[Records from a spatial question set]
-------
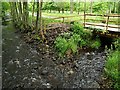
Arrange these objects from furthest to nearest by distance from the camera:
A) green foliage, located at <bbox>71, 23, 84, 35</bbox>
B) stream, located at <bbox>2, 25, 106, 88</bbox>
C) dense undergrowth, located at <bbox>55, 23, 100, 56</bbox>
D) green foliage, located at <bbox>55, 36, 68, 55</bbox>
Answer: green foliage, located at <bbox>71, 23, 84, 35</bbox> → dense undergrowth, located at <bbox>55, 23, 100, 56</bbox> → green foliage, located at <bbox>55, 36, 68, 55</bbox> → stream, located at <bbox>2, 25, 106, 88</bbox>

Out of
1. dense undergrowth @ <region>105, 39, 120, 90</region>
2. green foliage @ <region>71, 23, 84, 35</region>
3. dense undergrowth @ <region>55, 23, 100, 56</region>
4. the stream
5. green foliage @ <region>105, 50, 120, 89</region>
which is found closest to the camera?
dense undergrowth @ <region>105, 39, 120, 90</region>

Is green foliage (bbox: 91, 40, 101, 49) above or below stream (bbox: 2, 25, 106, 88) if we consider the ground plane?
above

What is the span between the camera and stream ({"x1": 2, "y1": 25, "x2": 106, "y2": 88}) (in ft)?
33.8

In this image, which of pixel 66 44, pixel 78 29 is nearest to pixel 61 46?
pixel 66 44

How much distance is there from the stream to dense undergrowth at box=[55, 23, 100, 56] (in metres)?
0.76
-------
• [The request]:
All of the data above should be quoted exactly, except for the pictures.

• [Output for this task]:
Arrange these objects from furthest to nearest by distance from the camera:
A) green foliage, located at <bbox>71, 23, 84, 35</bbox>
B) stream, located at <bbox>2, 25, 106, 88</bbox>
C) dense undergrowth, located at <bbox>55, 23, 100, 56</bbox>
D) green foliage, located at <bbox>55, 36, 68, 55</bbox>
Answer: green foliage, located at <bbox>71, 23, 84, 35</bbox> → dense undergrowth, located at <bbox>55, 23, 100, 56</bbox> → green foliage, located at <bbox>55, 36, 68, 55</bbox> → stream, located at <bbox>2, 25, 106, 88</bbox>

Out of
1. dense undergrowth @ <region>105, 39, 120, 90</region>
2. green foliage @ <region>71, 23, 84, 35</region>
3. dense undergrowth @ <region>55, 23, 100, 56</region>
4. the stream
5. green foliage @ <region>105, 50, 120, 89</region>
which is found closest to the camera?
dense undergrowth @ <region>105, 39, 120, 90</region>

Is green foliage (bbox: 91, 40, 101, 49) above or below stream (bbox: 2, 25, 106, 88) if we consider the ground plane?
above

What is the span between the camera and stream ({"x1": 2, "y1": 25, "x2": 106, "y2": 88}) (in ft)?
33.8

In this image, which of pixel 66 44, pixel 78 29 is nearest to pixel 61 46?
pixel 66 44

How much distance is there from the stream to dense undergrowth at box=[55, 23, 100, 56] (in metres)?
0.76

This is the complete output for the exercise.